Montefiore Health System, the large integrated academic medical center anchoring the Bronx borough of New York City, laid off twelve utilization review registered nurses by July 12, 2026, replacing their clinical review functions with Datavant AI software — a health-data platform originally designed for de-identification and insurance linkage. The layoffs, first reported by Bloomberg Law on July 17, mark what the New York State Nurses Association (NYSNA) is calling the first documented case in the United States of licensed registered nursing roles being explicitly replaced by artificial intelligence software at a major hospital system.
Utilization review nurses occupy a specialized and largely invisible role within hospital operations: they assess the medical necessity of inpatient admissions, continued stays, procedures, and discharge planning on behalf of both the hospital and payors, mediating between clinical teams and insurance companies to ensure patients receive covered care and hospitals avoid payer denials. The work requires clinical judgment, knowledge of ICD-10 coding logic, payer-specific criteria (Milliman, InterQual), and real-time communication with attending physicians. It is documentation-heavy, criteria-driven — and those attributes have made utilization review one of the first clinical functions targeted by AI automation vendors.
NYSNA filed a class-action grievance against Montefiore on June 1, 2026 — before the final layoffs were completed — alleging the AI replacement violated the terms of the contract ratified in February 2026. That contract, covering NYSNA-represented nurses at Montefiore and two other major New York City hospital systems (NewYork-Presbyterian and Mount Sinai), was signed after the largest private-sector nurses’ strike in New York history, which began January 12, 2026. The NYSNA grievance specifically cites successor and work-assignment clauses that the union argues prohibit the hospital from contracting out or automating bargaining-unit work without negotiating over the decision and its effects.
Montefiore has not publicly confirmed the layoff count or acknowledged the Datavant deployment in response to media requests. The hospital system, which operates 11 hospitals and more than 200 outpatient care sites in the Bronx, Westchester, and the Hudson Valley, reported significant financial losses through 2025 amid the aftermath of the January strike and broader post-pandemic margin compression. The adoption of AI review tools is consistent with a cost-reduction strategy pursued by several major health systems nationally, though Montefiore’s case is the first where a union has alleged the displacement of actively employed licensed nurses was a contract violation rather than an attrition-based transition.

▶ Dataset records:
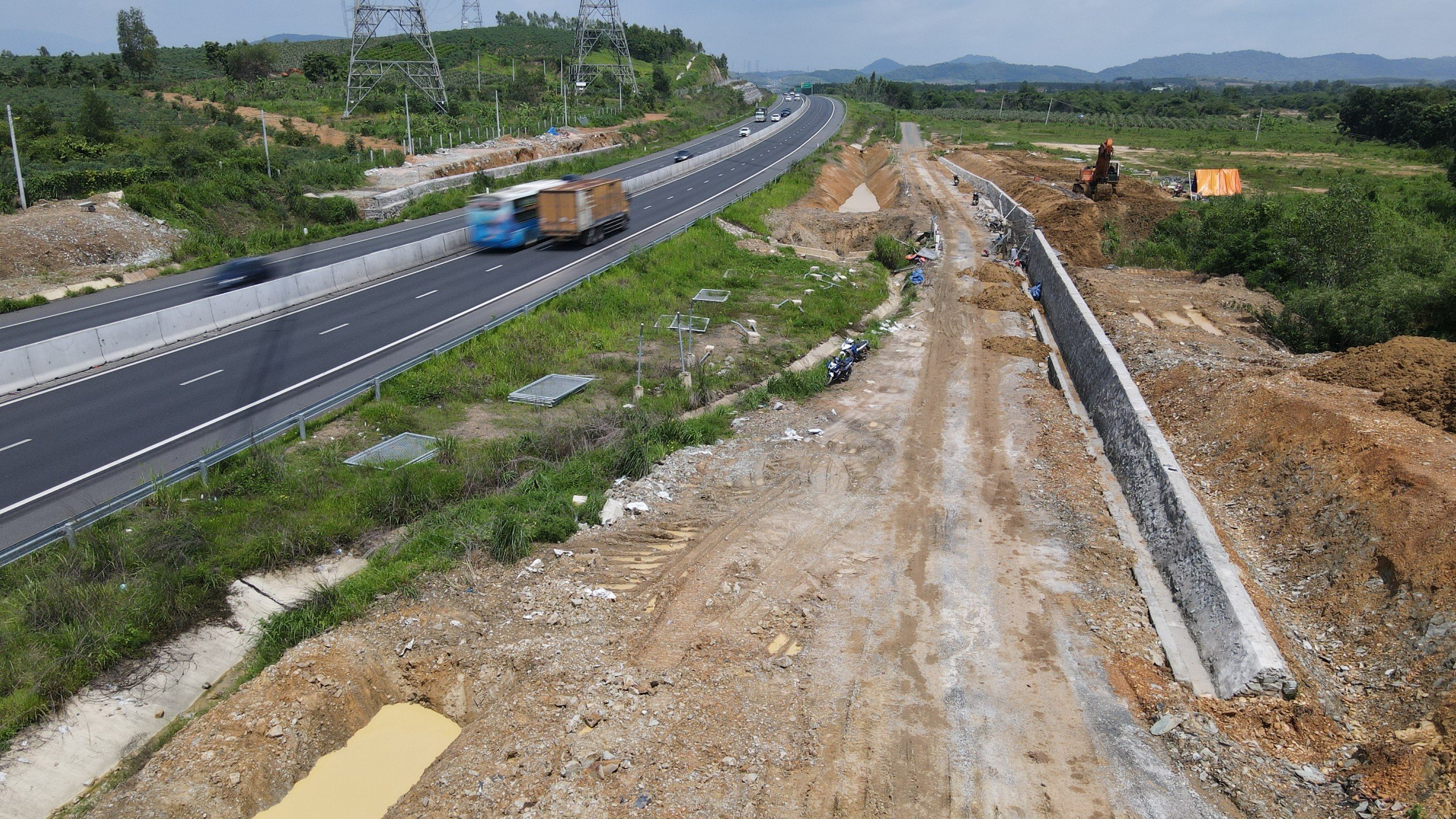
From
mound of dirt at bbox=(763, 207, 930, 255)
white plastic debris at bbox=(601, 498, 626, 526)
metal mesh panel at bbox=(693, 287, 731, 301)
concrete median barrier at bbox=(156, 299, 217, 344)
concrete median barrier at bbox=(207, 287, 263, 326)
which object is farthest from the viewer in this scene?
mound of dirt at bbox=(763, 207, 930, 255)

▶ Work task 1: Reproduce verbatim the passage of the article on the Montefiore nurse layoffs that begins with the words "Utilization review nurses" and ends with the words "AI automation vendors.".
▶ Work task 2: According to the article on the Montefiore nurse layoffs, on what date did the New York State Nurses Association file its class-action grievance against Montefiore?
▶ Work task 3: Proceed with the article on the Montefiore nurse layoffs, writing on from its final sentence.

▶ Answer box 1:
Utilization review nurses occupy a specialized and largely invisible role within hospital operations: they assess the medical necessity of inpatient admissions, continued stays, procedures, and discharge planning on behalf of both the hospital and payors, mediating between clinical teams and insurance companies to ensure patients receive covered care and hospitals avoid payer denials. The work requires clinical judgment, knowledge of ICD-10 coding logic, payer-specific criteria (Milliman, InterQual), and real-time communication with attending physicians. It is documentation-heavy, criteria-driven — and those attributes have made utilization review one of the first clinical functions targeted by AI automation vendors.

▶ Answer box 2: June 1, 2026.

▶ Answer box 3:
Utilization review is among the most replicable nursing functions from an AI vendor’s perspective: it involves criteria-based decision trees, structured documentation, and comparisons against payor databases — all things language models and criteria-matching algorithms can handle mechanically. The NYSNA grievance argues that “mechanically replicable” is not the same as “legally reassignable outside the bargaining unit,” and the outcome of that grievance will likely set a precedent. If arbitrators side with the union, hospitals will face a higher contractual bar before displacing UR nurses with AI. If arbitrators side with Montefiore, the door to similar moves at other union hospitals opens considerably wider. Nurses in UR, case management, and related administrative-clinical roles should watch this case closely — it is the first test of whether collective bargaining agreements limit AI displacement of licensed clinical staff.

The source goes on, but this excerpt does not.